It’s no coincidence that the late David Foster Wallace’s new novel, The Pale King, was published on April 15. Actually, “new novel” might not be the best wording — the 560-page book, which carries the telling subtitle An Unfinished Novel, was crafted from Wallace’s papers after he committed suicide in 2008.
I’ve yet to read The Pale King, but after perusing several reviews in recent days (including Tom McCarthy’s incisive piece in yesterday’s New York Times Book Review), I have a pretty good handle on its setting: the seemingly banal inner workings of the Internal Revenue Service. Or as one of Wallace’s characters reportedly says in the book, “a system composed of many systems.”

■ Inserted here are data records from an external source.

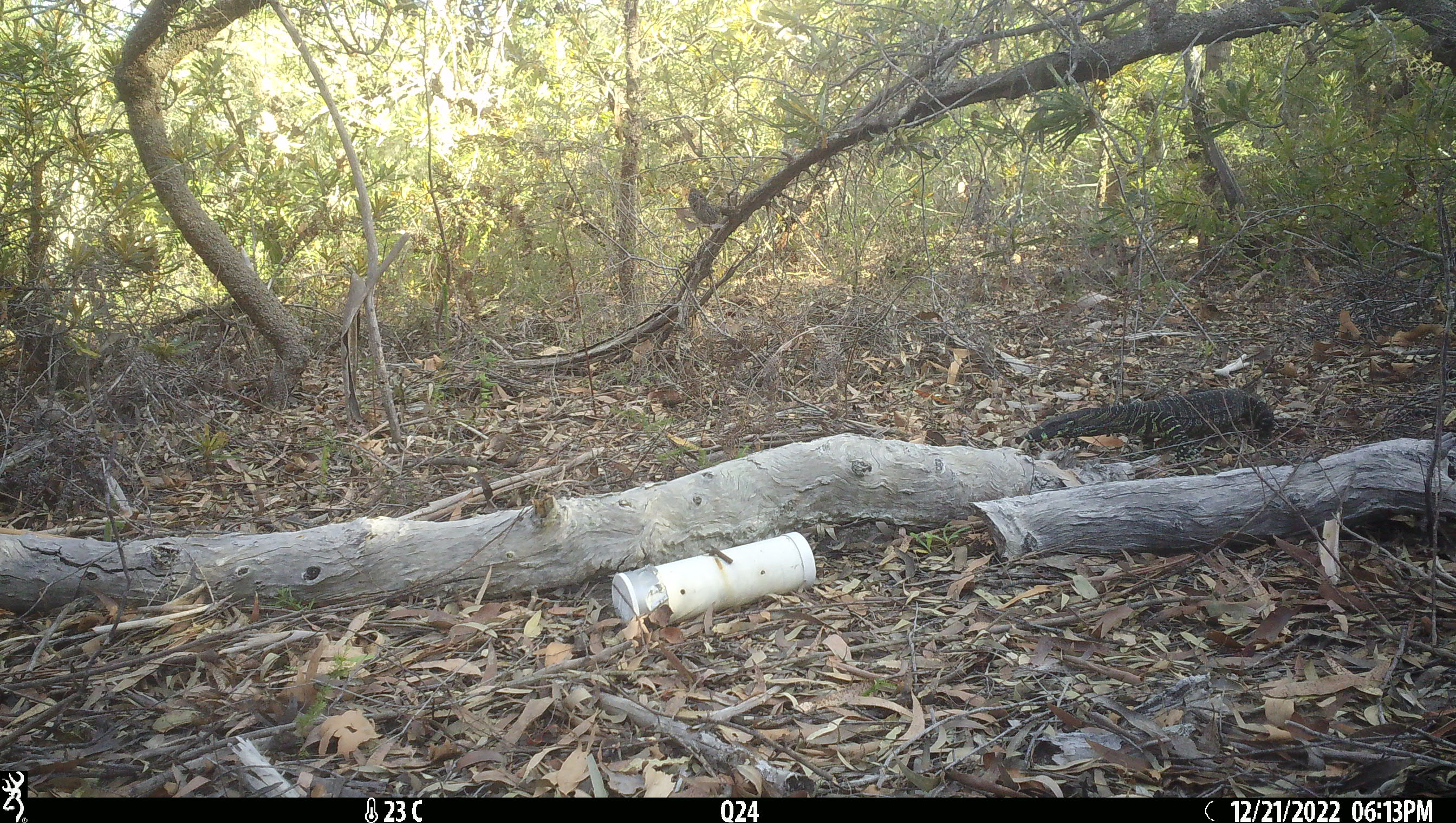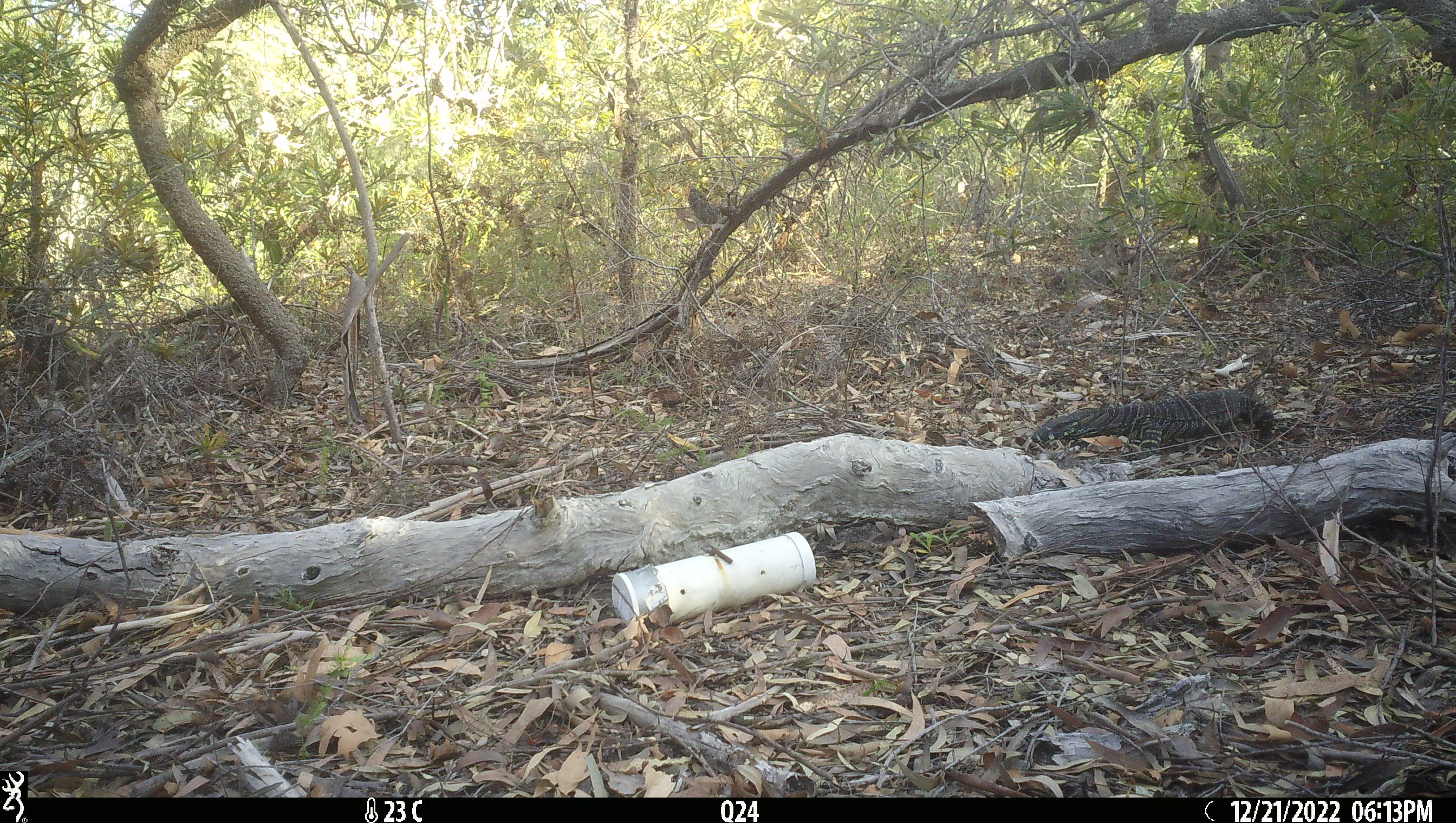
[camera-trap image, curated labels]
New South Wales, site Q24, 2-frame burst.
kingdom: Animalia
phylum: Chordata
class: Reptilia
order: Squamata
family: Varanidae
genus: Varanus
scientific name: Varanus varius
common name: lace monitor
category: goanna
Goanna (lace monitor) (Varanus varius).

Wallace’s interest in “systems” is longstanding — see his 1996 breakthrough novel Infinite Jest, a postmodern fascination that is at once intricately crafted, funny and oddly moving. (For more on Jest's complex patterns, listen to Michael Silverblatt's revealing interview with the author here.) But setting a novel within the IRS? It’s no wonder he didn’t let anyone know of its presence before his death. On the other hand, if anyone can enliven the arcane world of the IRS and accounting, it’s Wallace.
Given his difficulties in following up Infinite Jest (Wallace published a number of relatively less ambitious books ranging from nonfiction essays to short stories in the dozen years after it cemented his reputation), one wonders if he ever would have unveiled what is now known as The Pale King to the world had he lived.
No matter, it’s here. I suppose an “unfinished” Wallace novel is better than none at all.